I feel like we’ve gotten into a bit of a vicious cycle, she says. We’re sitting at the foot of the bed. She’s wiping my fingers off on the front of her night shirt and massaging the backs of my twitching knuckles.
It’s not like I’ve stopped loving you, she says.
I just... I just... I need something to new, she says. Something to change the pattern, she says.
My fingers have bled jagged splotches of red down the front of her shirt and onto sweatpants.
I can’t look her in the eyes. I can’t take them off our hands. I nod without looking up. I say sure. A fresh start, I say. Change things up.
Whatever you want, I tell her as I bury my throbbing fingers further into the softness of her belly.
Really? she says.
Really, I say. Just a couple months. Half a year tops. Then I can start sending out to agents, I say. Soon as I get a contract, I’ll get down on one knee right and kiss your feet.
She doesn’t smile or nod back. She doesn’t say it’s about time or you’ve got a deal, baby.
No, she tells me, you’re not getting it. I need to be clearer.
I’m pregnant, she says.
That’s what she’s been trying to tell me this whole time.
You’re pregnant? I say. And I stop there. I don’t ask anything about her drinking and what that means for having the baby or not having the baby.
I have to admit, there’s a real moment of relief when she says it. As wired as I am on SURGE!, I don’t freak out. I don’t spazz. For the first time in my life I don’t say the wrong thing.
In fact I hug her right there and then. Baby, I tell her as I hold her in my splotchy scratched up arms, both our blood-stained shirts.
We’re gonna have a baby? I ask.
We’re gonna have a baby, she tells me.
A fresh start, I tell her.
A new chapter, she says.
We’re trading kisses now the way we did when we first got together. We’re facing each other as we lie inches away from each other in bed. We’re giggling and smelling our own sour breath, making promises to change, to stop drinking, stop hurting each other and ourselves.
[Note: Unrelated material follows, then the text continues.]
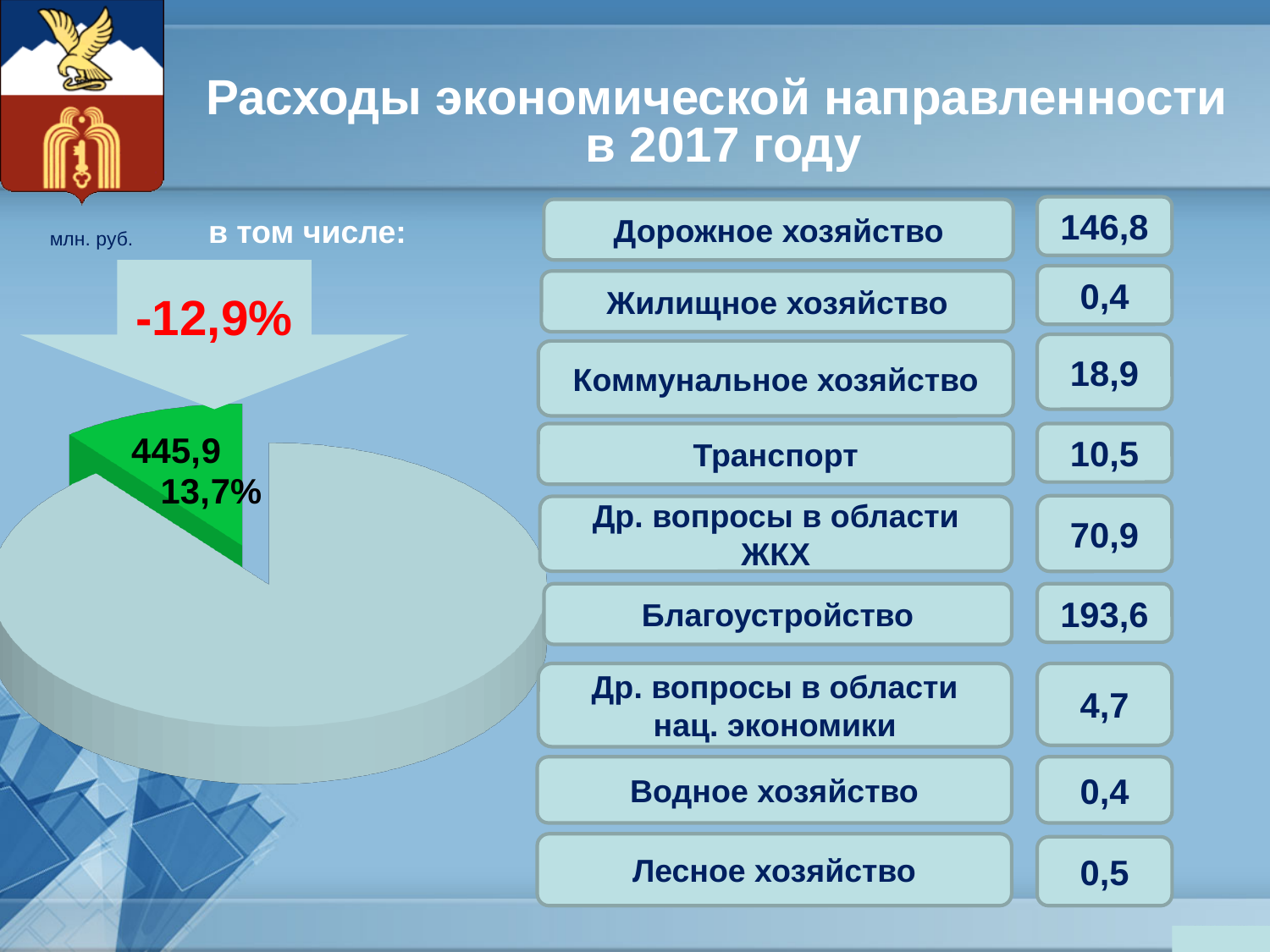
What value is printed on the green slice of the pie chart? 445,9 In the breakdown on the right, what is the value for Благоустройство? 193,6 What share of the pie does the green slice represent? 13,7% In the breakdown on the right, which item has the highest value? Благоустройство In the breakdown on the right, which is larger: Транспорт or Коммунальное хозяйство? Коммунальное хозяйство What percentage change is shown in the arrow above the pie chart? -12,9% In the breakdown on the right, what is the value for Дорожное хозяйство? 146,8 How many slices does the pie chart have? 2 What kind of chart is shown on the left of the slide? pie chart What unit is indicated for the values on the slide? млн. руб. In the breakdown on the right, what is the difference between Благоустройство and Дорожное хозяйство? 46,8 How many items are listed in the breakdown on the right of the slide? 9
A baby, I say and shake my head.
Your baby, she says and shakes her head.
Well that’s it, then, I say. I’m done with all this. I’m holding up my bloody fingers and wiggling them in front of her eyes. I’m done with all it, I say and make a drinking motion.
We’ll quit everything together, she says and leans in to kiss my forehead.
Like ripping off a Band-Aid, I say when she’s done.
I start to say it again, but then don’t. I wait for her to nod and say it again back to me. I want her to reassure me about the stinging we’ll feel initially but then how quickly that’ll turn to its own kind of pleasure. I want her to tell me what I’ve ever done in my life to make her believe anything I’m telling her.